O colegiado manteve decisão do TJ/AL que autorizou a prorrogação do vínculo por mais cinco anos, reconhecendo a essencialidade do acordo para a sobrevivência da emissora, responsável por mais de 70% do faturamento do grupo e pelo sustento de cerca de 200 empregos diretos.
Prevaleceu o voto divergente do ministro Humberto Martins, que foi acompanhado pelo ministro Moura Ribeiro e pela ministra Daniela Teixeira.
O relator, ministro Ricardo Villas Bôas Cueva, ficou vencido, acompanhado da ministra Nancy Andrighi.
Voto do relator
No voto proferido nesta terça-feira, 19, o relator Ricardo Villas Bôas Cueva votou por dar provimento ao recurso da Rede Globo.
Para o ministro, o juízo da recuperação judicial não tem competência ilimitada para intervir em contratos em curso, sendo sua atuação restrita a medidas relacionadas a atos de constrição patrimonial e bens de capital essenciais, em sentido estrito.
"O conceito de bem de capital essencial restringe-se a bens corpóreos, físicos, empregados no processo produtivo da empresa, não se estendendo a contratos ou direitos", afirmou.
Cueva destacou que o contrato em questão possuía prazo final definido e não foi rescindido antecipadamente, mas apenas chegou ao seu termo.
A tentativa de prorrogação judicial, segundo o ministro, extrapolou os limites legais, já que ocorreu após o término do stay period, período de suspensão das execuções previsto na lei 11.101/05.
O relator também ressaltou inconsistências na argumentação da TV Gazeta sobre a indispensabilidade do contrato, lembrando que o plano de recuperação judicial, com mais de 40 páginas, sequer mencionava o vínculo com a Rede Globo.
"A associação entre o fim do contrato e a imediata falência do grupo não foi demonstrada em nenhuma das manifestações juntadas aos autos", observou.
Ao final, Cueva votou por revogar a decisão que impôs a renovação compulsória do contrato, afastando também a tutela provisória anteriormente concedida.

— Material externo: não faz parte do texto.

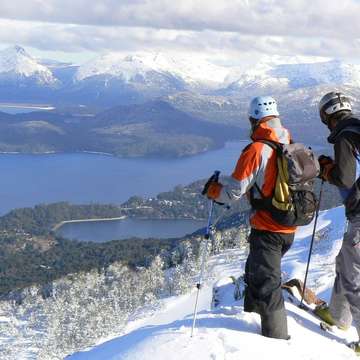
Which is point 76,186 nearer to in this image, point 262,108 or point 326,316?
point 326,316

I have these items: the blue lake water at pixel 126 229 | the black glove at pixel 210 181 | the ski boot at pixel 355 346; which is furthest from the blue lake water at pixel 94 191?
the black glove at pixel 210 181

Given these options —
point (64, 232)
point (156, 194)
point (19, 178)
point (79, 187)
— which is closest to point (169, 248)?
point (64, 232)

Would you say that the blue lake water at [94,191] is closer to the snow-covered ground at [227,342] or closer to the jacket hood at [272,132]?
the snow-covered ground at [227,342]

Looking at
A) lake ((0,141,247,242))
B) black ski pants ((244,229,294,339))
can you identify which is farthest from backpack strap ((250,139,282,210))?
lake ((0,141,247,242))

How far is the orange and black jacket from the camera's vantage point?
18.7 feet

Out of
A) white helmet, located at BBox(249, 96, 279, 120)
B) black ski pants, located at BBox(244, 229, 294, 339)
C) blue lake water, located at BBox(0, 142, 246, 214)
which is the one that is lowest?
blue lake water, located at BBox(0, 142, 246, 214)

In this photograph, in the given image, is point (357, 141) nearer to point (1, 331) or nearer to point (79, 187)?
point (1, 331)

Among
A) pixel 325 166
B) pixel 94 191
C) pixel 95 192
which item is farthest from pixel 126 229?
pixel 325 166

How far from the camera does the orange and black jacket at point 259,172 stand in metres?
5.69

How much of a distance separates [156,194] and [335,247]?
4796 inches

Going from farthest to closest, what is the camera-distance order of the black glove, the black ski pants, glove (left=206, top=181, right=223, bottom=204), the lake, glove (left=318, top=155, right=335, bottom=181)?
the lake, glove (left=318, top=155, right=335, bottom=181), the black ski pants, the black glove, glove (left=206, top=181, right=223, bottom=204)

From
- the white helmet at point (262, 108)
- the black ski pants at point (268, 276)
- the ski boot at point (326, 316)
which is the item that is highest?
the white helmet at point (262, 108)

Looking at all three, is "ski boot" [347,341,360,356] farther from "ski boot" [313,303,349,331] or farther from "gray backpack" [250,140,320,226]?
"gray backpack" [250,140,320,226]

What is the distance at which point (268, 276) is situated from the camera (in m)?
6.10
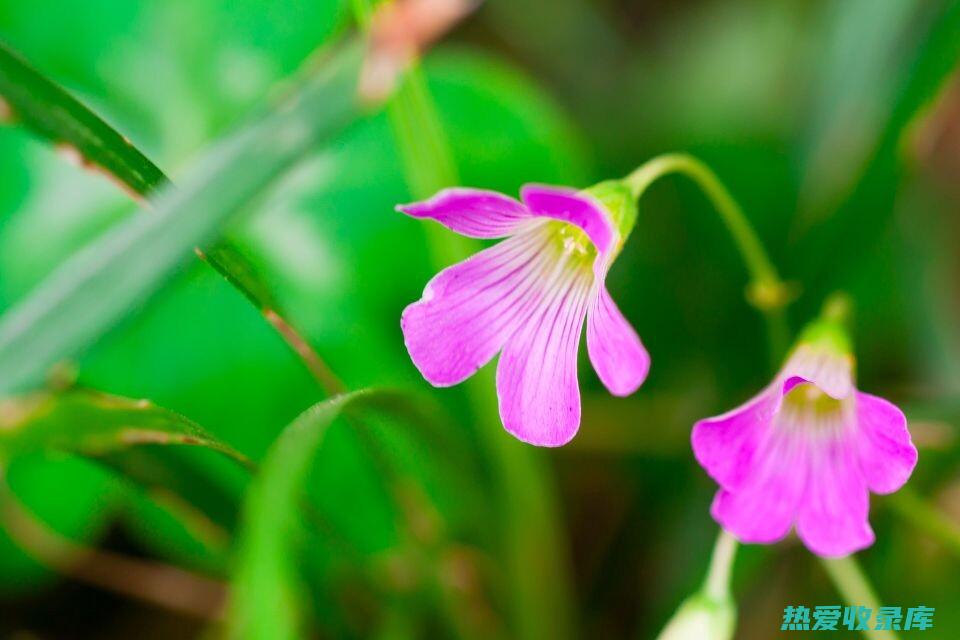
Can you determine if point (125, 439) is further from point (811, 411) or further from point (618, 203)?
point (811, 411)

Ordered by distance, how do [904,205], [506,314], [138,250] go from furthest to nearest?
[904,205] < [506,314] < [138,250]

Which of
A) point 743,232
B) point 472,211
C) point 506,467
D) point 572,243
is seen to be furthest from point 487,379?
point 472,211

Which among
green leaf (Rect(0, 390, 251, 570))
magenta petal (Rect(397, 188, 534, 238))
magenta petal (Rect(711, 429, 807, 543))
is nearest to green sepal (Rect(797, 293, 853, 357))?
magenta petal (Rect(711, 429, 807, 543))

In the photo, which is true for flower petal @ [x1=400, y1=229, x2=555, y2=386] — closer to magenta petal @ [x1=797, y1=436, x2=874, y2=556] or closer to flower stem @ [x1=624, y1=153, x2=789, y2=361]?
flower stem @ [x1=624, y1=153, x2=789, y2=361]

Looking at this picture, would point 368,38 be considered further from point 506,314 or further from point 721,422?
point 721,422

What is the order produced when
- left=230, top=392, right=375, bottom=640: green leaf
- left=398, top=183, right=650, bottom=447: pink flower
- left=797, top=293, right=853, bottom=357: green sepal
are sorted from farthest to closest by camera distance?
left=797, top=293, right=853, bottom=357: green sepal
left=398, top=183, right=650, bottom=447: pink flower
left=230, top=392, right=375, bottom=640: green leaf

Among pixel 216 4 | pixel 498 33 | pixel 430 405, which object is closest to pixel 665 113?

Para o ministro, eventuais discussões sobre abuso de direito, legítima expectativa de renovação ou investimentos realizados devem ser examinadas em ação autônoma no foro contratualmente eleito, e não no juízo da recuperação.
Confira o voto:
Divergência
Em voto divergente, ministro Humberto Martins destacou que a análise deve se orientar pelo art. 47 da lei de recuperação judicial, que prioriza a preservação da empresa, a manutenção dos empregos e a função social da atividade econômica.
Para ele, o juízo da recuperação exerce papel de "juízo universal", sendo competente para apreciar a essencialidade do contrato de retransmissão em um contexto de crise.
"O bem maior é o bem coletivo. É a paz da empresa no sentido de sua vida, da sua sobrevivência. Não queremos um país em crescimento econômico e desenvolvimento social em que empresas fechem por não se conceder dois ou três anos a mais para sua recuperação", afirmou.
O ministro observou que, embora o contrato entre TV Gazeta e Globo fosse originalmente de um ano, a prorrogação excepcional fixada pelo juízo da recuperação já se encontra em curso há quase dois anos, restando três para sua conclusão.
Segundo ele, não se trata de perpetuar a obrigação, mas de medida temporária e excepcional voltada à superação da crise.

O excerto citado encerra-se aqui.